• _TASK TO CARRY OUT_:
Repeat the stretch of entries below from the line with "Researchers studied artificial" through the line with "- Implicit multi-scale". Include both ends and add nothing.
★ ★ ★ ★ ★ ★ ★
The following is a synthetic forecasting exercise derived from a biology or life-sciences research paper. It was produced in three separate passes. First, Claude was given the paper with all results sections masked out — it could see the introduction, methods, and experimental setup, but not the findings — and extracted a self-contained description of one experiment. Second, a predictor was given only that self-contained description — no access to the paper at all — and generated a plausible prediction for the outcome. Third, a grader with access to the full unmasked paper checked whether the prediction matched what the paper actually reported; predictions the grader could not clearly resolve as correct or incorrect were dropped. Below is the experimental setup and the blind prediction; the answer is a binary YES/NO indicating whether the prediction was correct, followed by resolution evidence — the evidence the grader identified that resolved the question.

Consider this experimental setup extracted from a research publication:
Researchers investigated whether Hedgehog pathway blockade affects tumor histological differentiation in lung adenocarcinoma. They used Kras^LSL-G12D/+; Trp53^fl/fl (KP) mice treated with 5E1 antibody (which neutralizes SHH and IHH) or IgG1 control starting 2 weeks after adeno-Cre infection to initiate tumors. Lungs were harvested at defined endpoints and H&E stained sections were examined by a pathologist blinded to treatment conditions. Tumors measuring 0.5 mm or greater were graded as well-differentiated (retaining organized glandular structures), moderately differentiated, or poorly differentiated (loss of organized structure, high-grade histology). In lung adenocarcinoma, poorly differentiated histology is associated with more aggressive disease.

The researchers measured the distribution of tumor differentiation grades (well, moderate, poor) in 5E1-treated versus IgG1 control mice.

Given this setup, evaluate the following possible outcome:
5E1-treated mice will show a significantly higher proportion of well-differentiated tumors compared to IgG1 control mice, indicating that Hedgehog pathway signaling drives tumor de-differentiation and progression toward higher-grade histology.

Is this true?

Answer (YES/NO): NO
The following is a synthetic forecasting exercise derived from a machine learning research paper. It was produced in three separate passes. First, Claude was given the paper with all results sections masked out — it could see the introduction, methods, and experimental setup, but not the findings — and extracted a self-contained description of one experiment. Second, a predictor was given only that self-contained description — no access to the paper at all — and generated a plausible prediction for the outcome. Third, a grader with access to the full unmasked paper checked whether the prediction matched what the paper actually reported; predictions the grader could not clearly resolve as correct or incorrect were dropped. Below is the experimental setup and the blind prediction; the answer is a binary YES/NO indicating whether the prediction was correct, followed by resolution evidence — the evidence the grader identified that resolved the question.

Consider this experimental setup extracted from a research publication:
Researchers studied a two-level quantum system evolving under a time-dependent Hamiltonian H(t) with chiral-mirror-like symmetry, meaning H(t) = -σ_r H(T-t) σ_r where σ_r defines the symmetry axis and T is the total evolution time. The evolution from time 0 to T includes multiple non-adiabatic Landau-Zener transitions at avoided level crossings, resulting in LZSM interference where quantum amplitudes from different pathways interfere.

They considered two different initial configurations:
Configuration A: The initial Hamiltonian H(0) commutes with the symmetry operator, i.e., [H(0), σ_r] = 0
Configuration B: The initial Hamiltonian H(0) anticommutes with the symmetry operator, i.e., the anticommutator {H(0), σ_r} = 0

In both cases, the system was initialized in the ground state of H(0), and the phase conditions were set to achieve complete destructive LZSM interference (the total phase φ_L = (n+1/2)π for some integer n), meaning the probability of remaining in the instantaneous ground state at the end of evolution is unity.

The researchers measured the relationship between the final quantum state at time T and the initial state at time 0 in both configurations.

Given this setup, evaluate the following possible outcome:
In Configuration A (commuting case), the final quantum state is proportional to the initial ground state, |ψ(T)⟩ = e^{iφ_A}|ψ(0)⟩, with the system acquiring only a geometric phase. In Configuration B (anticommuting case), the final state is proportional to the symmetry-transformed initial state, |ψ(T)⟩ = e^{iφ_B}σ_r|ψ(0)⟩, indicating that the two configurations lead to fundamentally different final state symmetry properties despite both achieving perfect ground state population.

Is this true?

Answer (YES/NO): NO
★ ★ ★ ★ ★ ★ ★
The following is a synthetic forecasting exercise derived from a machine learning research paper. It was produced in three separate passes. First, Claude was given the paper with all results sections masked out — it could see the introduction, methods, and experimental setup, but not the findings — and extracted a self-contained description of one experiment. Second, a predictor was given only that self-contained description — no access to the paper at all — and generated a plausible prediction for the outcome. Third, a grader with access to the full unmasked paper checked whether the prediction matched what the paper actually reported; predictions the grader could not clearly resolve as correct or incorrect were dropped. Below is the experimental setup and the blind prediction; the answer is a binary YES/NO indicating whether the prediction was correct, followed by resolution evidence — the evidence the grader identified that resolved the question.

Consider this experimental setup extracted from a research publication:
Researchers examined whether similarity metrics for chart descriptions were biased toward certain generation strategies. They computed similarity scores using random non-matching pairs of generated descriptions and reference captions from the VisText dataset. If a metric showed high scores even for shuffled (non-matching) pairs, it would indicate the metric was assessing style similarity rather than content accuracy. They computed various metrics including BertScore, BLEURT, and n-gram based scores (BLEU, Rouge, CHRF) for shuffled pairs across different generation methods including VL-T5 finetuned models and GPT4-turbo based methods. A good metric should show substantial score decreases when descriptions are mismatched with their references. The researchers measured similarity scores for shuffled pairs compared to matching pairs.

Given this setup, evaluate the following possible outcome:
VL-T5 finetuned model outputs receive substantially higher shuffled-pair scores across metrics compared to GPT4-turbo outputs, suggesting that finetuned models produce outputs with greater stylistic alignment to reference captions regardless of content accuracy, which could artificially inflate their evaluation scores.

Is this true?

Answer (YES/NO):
★ ★ ★ ★ ★ ★ ★
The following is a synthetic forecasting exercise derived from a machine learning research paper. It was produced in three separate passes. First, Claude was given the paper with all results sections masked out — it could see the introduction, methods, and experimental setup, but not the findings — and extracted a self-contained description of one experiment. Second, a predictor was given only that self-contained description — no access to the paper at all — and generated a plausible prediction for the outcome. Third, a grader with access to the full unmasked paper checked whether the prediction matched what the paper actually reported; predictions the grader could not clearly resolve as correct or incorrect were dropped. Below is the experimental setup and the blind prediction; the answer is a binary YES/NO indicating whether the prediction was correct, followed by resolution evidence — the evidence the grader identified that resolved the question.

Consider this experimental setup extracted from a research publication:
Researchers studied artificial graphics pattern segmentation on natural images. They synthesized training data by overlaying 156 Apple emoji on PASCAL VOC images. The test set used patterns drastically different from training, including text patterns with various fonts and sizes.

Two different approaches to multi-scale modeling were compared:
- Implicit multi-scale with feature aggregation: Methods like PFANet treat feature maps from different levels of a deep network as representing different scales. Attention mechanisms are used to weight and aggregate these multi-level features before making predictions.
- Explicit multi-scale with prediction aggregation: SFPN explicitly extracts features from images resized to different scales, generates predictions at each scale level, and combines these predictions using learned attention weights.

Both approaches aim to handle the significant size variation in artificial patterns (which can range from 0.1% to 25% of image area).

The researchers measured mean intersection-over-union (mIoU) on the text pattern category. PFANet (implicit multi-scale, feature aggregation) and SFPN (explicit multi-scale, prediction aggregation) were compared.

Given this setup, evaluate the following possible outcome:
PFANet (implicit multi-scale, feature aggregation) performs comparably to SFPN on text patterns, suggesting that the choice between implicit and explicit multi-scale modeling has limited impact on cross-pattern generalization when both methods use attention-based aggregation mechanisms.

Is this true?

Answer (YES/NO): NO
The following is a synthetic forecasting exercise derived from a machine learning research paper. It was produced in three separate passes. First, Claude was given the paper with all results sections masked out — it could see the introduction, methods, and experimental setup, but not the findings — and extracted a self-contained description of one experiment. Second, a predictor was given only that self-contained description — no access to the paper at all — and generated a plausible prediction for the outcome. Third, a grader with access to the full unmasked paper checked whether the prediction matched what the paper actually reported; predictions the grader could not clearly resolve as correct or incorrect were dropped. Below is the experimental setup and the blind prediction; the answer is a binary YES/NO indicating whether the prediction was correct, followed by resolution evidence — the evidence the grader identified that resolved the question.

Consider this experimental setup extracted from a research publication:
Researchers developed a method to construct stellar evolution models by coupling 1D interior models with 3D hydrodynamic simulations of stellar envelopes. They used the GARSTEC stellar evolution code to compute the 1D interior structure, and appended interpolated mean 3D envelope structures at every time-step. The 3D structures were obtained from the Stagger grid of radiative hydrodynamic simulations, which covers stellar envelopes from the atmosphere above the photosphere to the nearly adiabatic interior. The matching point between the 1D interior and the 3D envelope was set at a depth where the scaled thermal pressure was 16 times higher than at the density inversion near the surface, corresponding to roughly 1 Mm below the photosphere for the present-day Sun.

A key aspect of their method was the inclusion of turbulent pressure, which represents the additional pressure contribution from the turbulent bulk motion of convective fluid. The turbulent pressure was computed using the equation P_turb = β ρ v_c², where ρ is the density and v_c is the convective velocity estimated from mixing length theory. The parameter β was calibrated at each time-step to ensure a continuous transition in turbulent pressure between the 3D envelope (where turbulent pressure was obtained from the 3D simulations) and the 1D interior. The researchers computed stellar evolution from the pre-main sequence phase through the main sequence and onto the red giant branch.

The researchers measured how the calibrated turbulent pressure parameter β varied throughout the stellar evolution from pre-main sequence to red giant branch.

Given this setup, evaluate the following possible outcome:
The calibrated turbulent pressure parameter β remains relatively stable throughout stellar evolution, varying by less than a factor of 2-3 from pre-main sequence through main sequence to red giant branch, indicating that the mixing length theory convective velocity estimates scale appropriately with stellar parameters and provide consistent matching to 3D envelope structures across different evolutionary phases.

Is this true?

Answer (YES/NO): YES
★ ★ ★ ★ ★ ★ ★
• _EXERCISE RESPONSE_:
Researchers studied artificial graphics pattern segmentation on natural images. They synthesized training data by overlaying 156 Apple emoji on PASCAL VOC images. The test set used patterns drastically different from training, including text patterns with various fonts and sizes.

Two different approaches to multi-scale modeling were compared:
- Implicit multi-scale with feature aggregation: Methods like PFANet treat feature maps from different levels of a deep network as representing different scales. Attention mechanisms are used to weight and aggregate these multi-level features before making predictions.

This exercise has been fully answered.